Großrazzia gegen mutmaßliches Steuerbetrugsnetzwerk mit Luxusautos
In einem spektakulären Großeinsatz haben rund 400 Polizeibeamte am frühen Morgen Dutzende Objekte in Berlin durchsucht. Die Razzia richtete sich gegen ein mutmaßlich kriminelles Netzwerk von Autohändlern, das in mehreren europäischen Ländern aktiv gewesen sein soll. Neben Berlin gab es auch in Köln entsprechende Maßnahmen, bei denen insgesamt vier Personen vorläufig festgenommen wurden.
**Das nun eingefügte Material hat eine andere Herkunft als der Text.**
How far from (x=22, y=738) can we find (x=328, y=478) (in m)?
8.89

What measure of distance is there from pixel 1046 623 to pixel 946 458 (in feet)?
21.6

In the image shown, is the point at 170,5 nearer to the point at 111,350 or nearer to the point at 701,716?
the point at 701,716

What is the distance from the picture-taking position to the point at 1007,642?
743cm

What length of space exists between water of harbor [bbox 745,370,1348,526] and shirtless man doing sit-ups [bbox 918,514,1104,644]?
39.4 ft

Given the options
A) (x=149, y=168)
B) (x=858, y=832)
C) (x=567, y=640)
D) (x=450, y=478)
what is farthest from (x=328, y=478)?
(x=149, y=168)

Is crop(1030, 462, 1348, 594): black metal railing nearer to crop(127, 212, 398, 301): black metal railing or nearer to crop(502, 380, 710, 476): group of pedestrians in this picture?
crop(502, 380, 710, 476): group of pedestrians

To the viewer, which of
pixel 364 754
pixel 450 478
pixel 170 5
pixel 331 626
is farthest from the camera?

Europäische Dimension des Betrugs
Die Europäische Staatsanwaltschaft mit Sitz in Luxemburg koordinierte die grenzüberschreitenden Ermittlungen unter dem Codenamen „Emily“. Den Verdächtigen wird vorgeworfen, durch ein komplexes System von Briefkastenfirmen und simulierten grenzüberschreitenden Verkäufen teurer Luxusautos die Staaten um Steuern in Höhe von rund 103 Millionen Euro betrogen zu haben. Das mutmaßliche Umsatzsteuerkarussell soll zwischen 2017 und 2025 in Österreich, Kroatien, Tschechien, Deutschland, Italien und der Slowakei operiert haben.
Die Ermittler vermuten die Köpfe des Netzwerks in Berlin sowie im nordrhein-westfälischen Iserlohn. Bei den Durchsuchungen in Berlin waren nach Polizeiangaben etwa 60 Einrichtungen betroffen, darunter Geschäftsräume in den Bezirken Neukölln, Charlottenburg und Mitte. Medienberichten zufolge soll auch ein Spezialeinsatzkommando im Einsatz gewesen sein, was die Polizei zunächst nicht bestätigte.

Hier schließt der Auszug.